All other kinds of murder [other than murder committed during a felony or an intentional killing] shall be murder of the third degree. Murder in the third degree is a felony of the first degree.

18 Pa.C.S.A. § 2502(c).

[10] Appellants also argue that the trial court improperly instructed the jury on the issue of malice. We disagree. However, we note that appellants' claim is waived because no exception was taken at trial to the charge given. Stenographic Record, Vol. II, at 1244-45. See Commonwealth v. Ignatavich, 333 Pa.Super. 617, 482 A.2d 1044 (1984) (defendant in homicide prosecution waived any complaint to trial court's supplemental instructions where defendant took no exception to such instructions).

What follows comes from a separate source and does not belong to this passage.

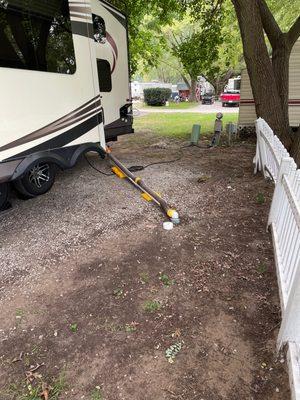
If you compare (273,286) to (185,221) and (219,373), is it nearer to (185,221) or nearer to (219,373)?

[11] Recklessly endangering another person is defined as:

A person commits a misdemeanor of the second degree if he recklessly engages in conduct which places or may place another person in danger of death or serious bodily injury.

18 Pa.C.S.A. § 2705.

[12] Endangering the welfare of children is defined as:

A parent ... supervising the welfare of child under 18 years of age, commits a misdemeanor of the second degree if he knowingly endangers the welfare of the child by violating a duty of care, protection or support.

18 Pa.C.S.A. § 4304.

[13] We will be inclined to find that an appellant has raised a substantial question where the appellant advances a colorable argument that the trial judge's actions were: (1) inconsistent with a specific provision of the Sentencing Code; or (2) contrary to the fundamental norms which underlie the sentencing process. Commonwealth v. Losch, 369 Pa.Super. 192, 201 n. 7, 535 A.2d 115, 119 n. 7 (1987).